The case at the center of the story was brought to the court by three couples looking to sue the Center for Reproductive Medicine, where they underwent IVF treatment, and the Mobile Infirmary Medical Center, the hospital where their embryos were stored in cryostasis.
The plaintiffs sought compensation for financial and emotional damages after the defendants failed to prevent a hospital patient from wandering into an unlocked door, where they gained access to the cryogenic nursery. Once there, they subsequently dropped “several” embryos, “killing” them.
A lower court rejected the plaintiffs’ claims saying, “the cryopreserved, in vitro embryos involved in this case do not fit within the definition of a ‘person,’” sic denying the parents’ recompense for a wrongful-death claim.

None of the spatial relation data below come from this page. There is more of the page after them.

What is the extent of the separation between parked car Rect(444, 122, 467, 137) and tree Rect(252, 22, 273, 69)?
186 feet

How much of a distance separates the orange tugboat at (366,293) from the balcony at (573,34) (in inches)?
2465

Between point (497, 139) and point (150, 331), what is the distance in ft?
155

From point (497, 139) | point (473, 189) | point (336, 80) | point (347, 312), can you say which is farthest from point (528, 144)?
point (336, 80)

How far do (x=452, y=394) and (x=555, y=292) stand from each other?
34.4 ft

The case may have stopped there if the lower court had not been so forceful in its denial of the plaintiffs’ claims, though. The parents filed two claims against the defendants — wrongful death and negligence. However, despite being obviously negligent in protecting a patient’s reproductive future, the lower court rejected the negligence claim against the two health care providers on the grounds that damages can only be recovered in the case if the plaintiff sustains emotional harm from a physical injury they received. This caused them to seek justice through appeal, which the state Supreme Court granted.
Since the decision, the court and the plaintiffs are being accused of starting a coup d’état against reproductive rights. This is a partial misread of the situation. The plaintiffs are not religious zealots or activists. They are patients of a system that has a duty to “do no harm.”

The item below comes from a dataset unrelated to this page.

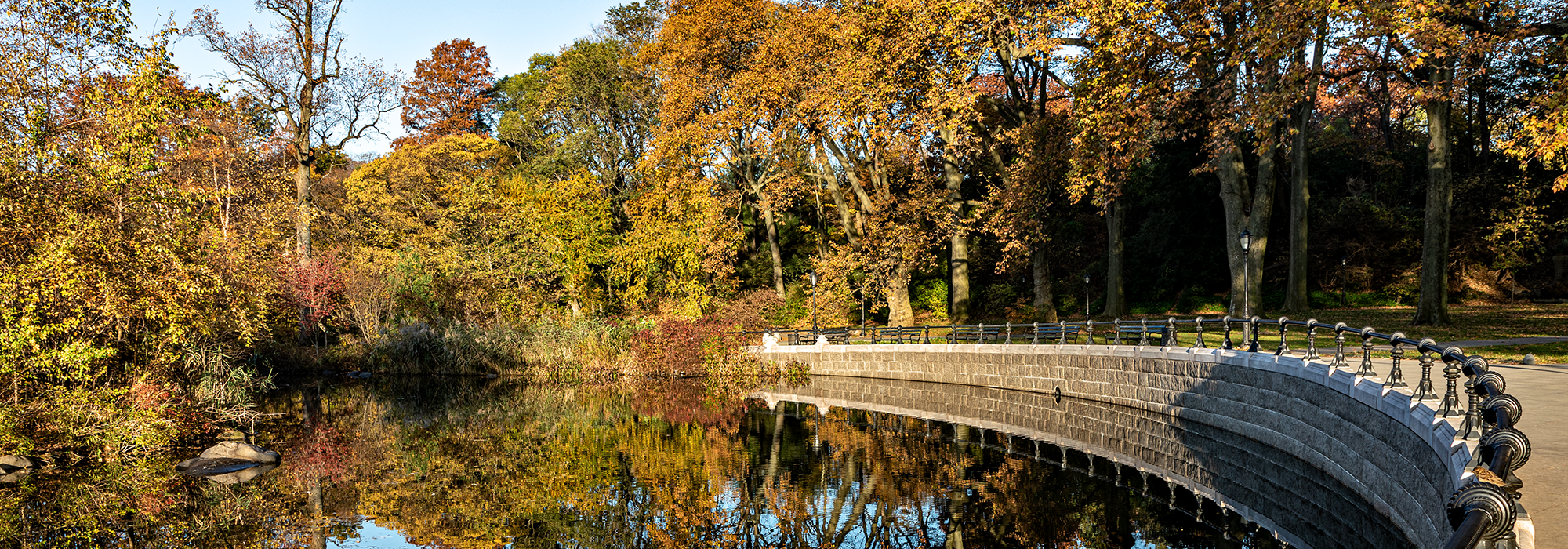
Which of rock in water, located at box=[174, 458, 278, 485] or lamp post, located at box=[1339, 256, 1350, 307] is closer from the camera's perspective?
rock in water, located at box=[174, 458, 278, 485]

By agreeing to provide IVF treatment, these hospitals must accept the ethical obligation of treating both donor and embryo as patients while that relationship stands. This is particularly true considering that, according to a Forbes estimate, the cost of a single IVF “cycle” can range anywhere from $15,000 to $30,000.
Alabama state lawmakers are to blame for the negative press they are getting, however. In the wake of Roe v. Wade being overturned, Alabama acted with alacrity in being one of the first to hand down a theocratically influenced abortion ban that does not align with mainstream American views.
Recent polling suggests that a majority of Americans, including a majority of women, think that abortion should be “generally illegal” from the second trimester onward. Alabama’s law bans abortion at any stage of pregnancy with exceptions for physical and mental health, but no exception for rape or incest.
The comparatively draconian views put forth by Republicans in Alabama have cost the party in other parts of the country. Republicans have lost control over state courts in both Wisconsin and Pennsylvania since Roe was overturned, with abortion being credited for the losses. This is democracy in action and some Republicans are starting to take notice, with both Nikki Haley and Donald Trump rebuking Alabama for its recent fiasco.
To their credit, Alabama Republicans say they are working on the situation so that IVF services can continue in their state. Glad to hear it, but it should not have become an issue in the first place. Whatever the solution is, though, it should not let hospitals off the hook for gross negligence.